* [Problems to solve]:
a: Repeat the passage from the forum thread on multicolor show standards word for word, starting with "## homegrown terror" and going on through "it's something, right?".
b: In the forum thread on multicolor show standards, what does a good multi look like?

* [Text segment]:
========

# "Good" multicolor vs "bad" multicolor



## Maddybelle (Sep 29, 2012)

I'm fairly confident that I understand most IBC color/pattern standards, but this one puzzles me still: Multis. Personally, I like multis, but I'm not clear on what constitutes a good multi that would do well in its class at shows. Could someone clarify, and possibly post pictures comparing a nice show quality multicolor with a sub-par multi? ;-)


----------



## Hadoken Kitty (Jan 24, 2013)

THANK YOU for posting this! I've actually been wondering the same thing! I've been looking around with no luck this far.


----------



## Saphira101 (Nov 14, 2012)

Dobby was wondering too.


----------



## aemaki09 (Oct 23, 2012)

subscribed.


----------



## homegrown terror (Aug 6, 2012)

subscribing as well, but i'll at least contribute to it:










okay so it's not a RELEVANT contribution, but it's something, right?


----------



## BeautifulBetta123 (Aug 27, 2012)

I was interested in finding this out too 
Nice rapping T-Rex btw


----------



## Maddybelle (Sep 29, 2012)

Okay, I've done some more snooping, and I think I've got it:
A good multi looks like a watercolor painting, with 3 or more colors blending into each other on the body and fins. A solid color with undesireable wash does not qualify. 
*Good multi:
*







*
Bad multis:
*


----------



## Maddybelle (Sep 29, 2012)

Rawr, darn photobucket done messed up the pics again. Sorry for any page stretching, folks!


----------



## Maddybelle (Sep 29, 2012)

Alright, pics fixed themselves.
Anyone else have any pics/info on what constitutes a "good" multi? Or any tips on how to start a good multi line? How hard would it be to create decent multicolors from solid colored stock?

========

* [Data listing]:
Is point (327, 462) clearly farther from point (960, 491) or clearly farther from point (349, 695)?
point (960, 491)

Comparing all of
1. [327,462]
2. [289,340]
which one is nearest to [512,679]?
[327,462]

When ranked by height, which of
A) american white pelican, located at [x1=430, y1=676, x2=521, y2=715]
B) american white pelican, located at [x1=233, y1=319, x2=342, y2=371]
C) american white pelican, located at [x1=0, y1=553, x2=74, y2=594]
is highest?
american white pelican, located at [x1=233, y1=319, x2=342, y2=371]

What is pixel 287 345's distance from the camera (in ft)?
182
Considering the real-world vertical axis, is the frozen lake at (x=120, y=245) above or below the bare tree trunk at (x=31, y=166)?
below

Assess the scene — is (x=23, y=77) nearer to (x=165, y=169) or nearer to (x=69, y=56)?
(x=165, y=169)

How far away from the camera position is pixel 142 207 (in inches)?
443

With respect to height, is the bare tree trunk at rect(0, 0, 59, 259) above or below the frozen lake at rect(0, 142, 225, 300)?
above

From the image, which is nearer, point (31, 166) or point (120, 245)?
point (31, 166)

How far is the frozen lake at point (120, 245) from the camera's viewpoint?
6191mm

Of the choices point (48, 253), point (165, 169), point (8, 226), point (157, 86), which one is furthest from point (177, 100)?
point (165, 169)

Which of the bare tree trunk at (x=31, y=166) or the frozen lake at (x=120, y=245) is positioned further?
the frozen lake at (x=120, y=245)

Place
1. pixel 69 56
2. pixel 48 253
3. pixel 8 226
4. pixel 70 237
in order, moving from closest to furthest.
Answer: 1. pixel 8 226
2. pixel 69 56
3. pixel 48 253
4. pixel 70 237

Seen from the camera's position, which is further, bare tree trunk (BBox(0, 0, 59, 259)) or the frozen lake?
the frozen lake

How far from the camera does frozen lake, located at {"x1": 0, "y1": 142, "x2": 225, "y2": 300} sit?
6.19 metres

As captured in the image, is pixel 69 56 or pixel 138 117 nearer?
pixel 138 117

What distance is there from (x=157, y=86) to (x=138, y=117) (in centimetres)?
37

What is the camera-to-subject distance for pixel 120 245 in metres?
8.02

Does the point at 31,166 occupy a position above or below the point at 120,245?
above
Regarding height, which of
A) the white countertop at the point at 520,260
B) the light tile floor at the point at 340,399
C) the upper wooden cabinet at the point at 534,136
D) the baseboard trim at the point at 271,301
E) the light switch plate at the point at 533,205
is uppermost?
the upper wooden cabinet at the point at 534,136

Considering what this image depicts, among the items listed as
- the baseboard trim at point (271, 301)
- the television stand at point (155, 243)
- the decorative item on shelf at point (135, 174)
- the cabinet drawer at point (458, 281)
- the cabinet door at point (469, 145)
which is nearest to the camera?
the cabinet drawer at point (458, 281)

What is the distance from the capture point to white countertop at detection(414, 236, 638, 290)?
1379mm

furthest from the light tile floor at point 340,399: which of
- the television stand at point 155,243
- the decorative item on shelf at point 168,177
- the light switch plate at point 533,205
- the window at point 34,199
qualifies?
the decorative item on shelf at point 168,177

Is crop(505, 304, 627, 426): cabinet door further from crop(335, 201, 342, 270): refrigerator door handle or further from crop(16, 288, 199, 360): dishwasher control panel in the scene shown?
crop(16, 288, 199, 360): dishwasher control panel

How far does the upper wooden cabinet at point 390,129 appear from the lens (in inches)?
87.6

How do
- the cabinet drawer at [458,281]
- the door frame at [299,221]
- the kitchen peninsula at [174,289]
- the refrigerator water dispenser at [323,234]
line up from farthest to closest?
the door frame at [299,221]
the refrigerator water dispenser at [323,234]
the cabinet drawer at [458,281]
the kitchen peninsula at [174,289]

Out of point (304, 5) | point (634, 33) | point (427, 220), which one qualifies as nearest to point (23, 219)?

========

* [Answer set]:
a:
## homegrown terror (Aug 6, 2012)

subscribing as well, but i'll at least contribute to it:










okay so it's not a RELEVANT contribution, but it's something, right?

b: It looks like a watercolor painting, with 3 or more colors blending into each other on the body and fins.